Burkey pointed out that some farmers rely on middlemen because they will buy the lower-grade coffee or because the farmers live in areas so remote that they can't afford to transport the coffee to buyers. "If producers don't have the income to move their coffee to a collection center on their own, how are they going to get their coffee to a buyer without a middleman?" she asked. 

DeLuca agreed that even with the fair trade price floor, many farmers can't afford to improve their coffee crops. But he said that enabling farmers to do the roasting and related parts of the process allows them to earn significantly more money and makes their investments worthwhile. 

Burkey also noted that raising their income is one but not the only way to boost coffee growers. Large corporations, foreign governments and aid agencies have organized some of the biggest projects helping farmers to deal with climate change, for example.

Open Image Modal
Vega Coffee's founders are looking to expand into Guatemala or Panama next.
Vega Coffee

Hope For The Future

A few months ago, Vega's coffee went on sale in Whole Foods in Manhattan. The company is also pushing coffee subscriptions for businesses -- a better beverage for that 10 a.m. break.
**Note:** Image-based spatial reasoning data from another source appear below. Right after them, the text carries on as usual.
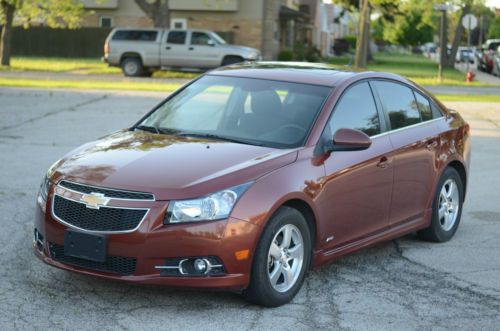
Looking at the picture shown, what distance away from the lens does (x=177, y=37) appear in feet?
116

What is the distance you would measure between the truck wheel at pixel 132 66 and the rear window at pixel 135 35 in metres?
0.86

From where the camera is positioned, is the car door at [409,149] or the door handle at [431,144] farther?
the door handle at [431,144]

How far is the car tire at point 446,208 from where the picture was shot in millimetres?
7629

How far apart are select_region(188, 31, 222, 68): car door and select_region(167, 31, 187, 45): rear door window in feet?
1.09

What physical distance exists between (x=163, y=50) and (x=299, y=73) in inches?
1134

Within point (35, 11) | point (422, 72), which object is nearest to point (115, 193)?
point (35, 11)

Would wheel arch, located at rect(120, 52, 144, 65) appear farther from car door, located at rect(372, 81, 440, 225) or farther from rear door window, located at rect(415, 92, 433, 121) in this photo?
car door, located at rect(372, 81, 440, 225)

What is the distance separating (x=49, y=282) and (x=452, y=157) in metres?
3.78

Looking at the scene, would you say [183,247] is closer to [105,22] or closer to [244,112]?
[244,112]

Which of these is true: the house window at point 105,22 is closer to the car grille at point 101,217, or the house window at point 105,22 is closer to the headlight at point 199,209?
the car grille at point 101,217

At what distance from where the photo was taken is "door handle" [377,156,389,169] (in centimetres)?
666

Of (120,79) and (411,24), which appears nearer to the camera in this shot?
(120,79)

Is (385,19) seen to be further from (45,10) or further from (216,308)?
(216,308)

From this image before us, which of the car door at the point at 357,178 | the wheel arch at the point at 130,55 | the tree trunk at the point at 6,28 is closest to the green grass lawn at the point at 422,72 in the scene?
the wheel arch at the point at 130,55
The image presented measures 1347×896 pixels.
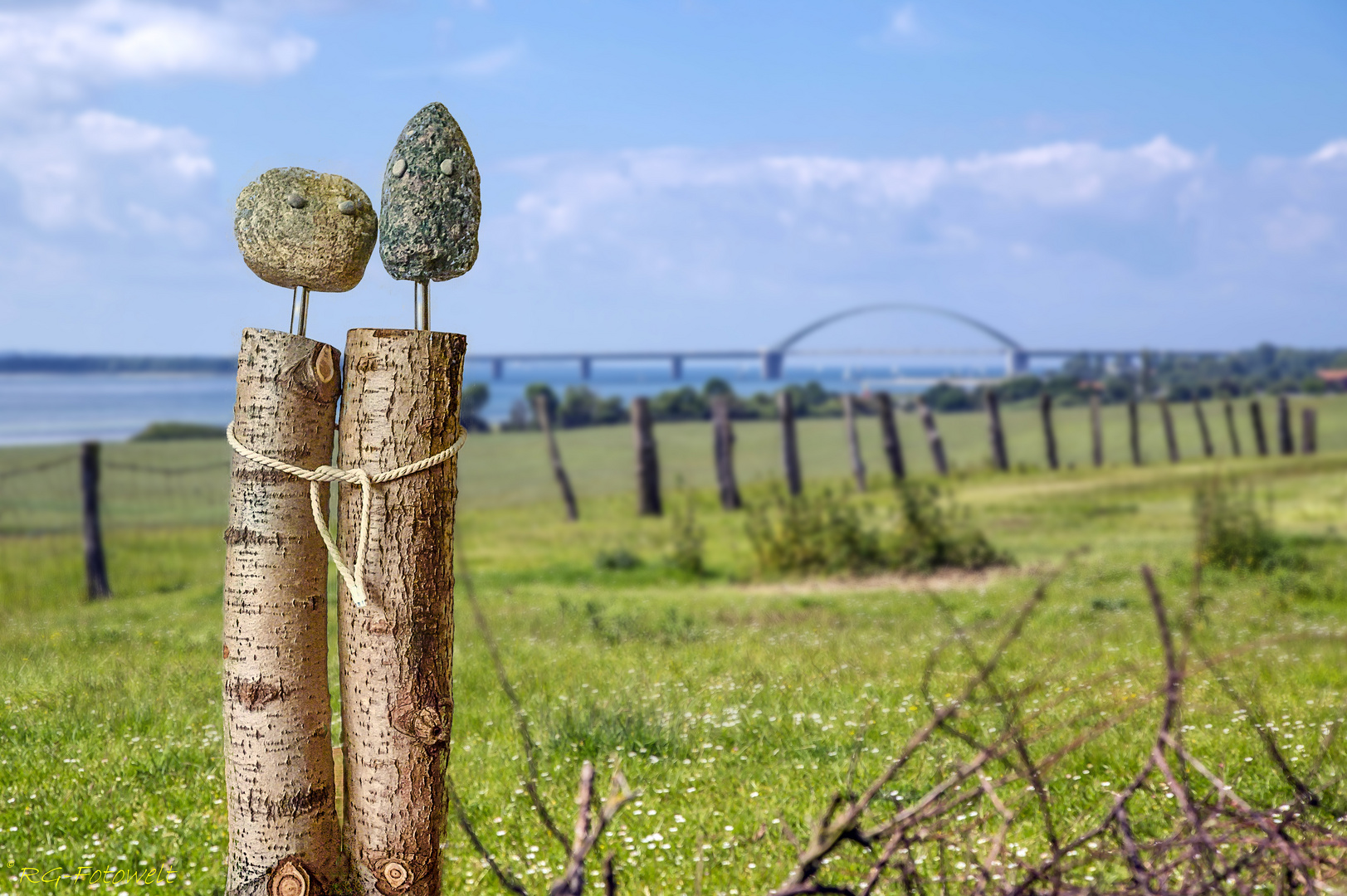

Vega has established a partnership with Global Brigades , an international nonprofit that sends university volunteers to Latin America and Africa to collaborate on infrastructure, medical and other projects. The Vega founders are looking to open a new roasting center in Guatemala or Panama, and they dream of opening roasting centers across the coffee-producing world. 

Though it's still early days, Ketabi said that a changing role for coffee growers is inevitable.

"Rob started working with these communities 10 years ago, and still to this day there's no electricity, there's no running water, and yet they have smartphones, they're on the Internet, they're connected," she said. "In the old days, it was easy to offer someone a very low price for their coffee if they had no way to know about anything that's going on outside that community. But now people are connected, they're understanding, and that's something we want to be a part of -- changing the way business as usual is done."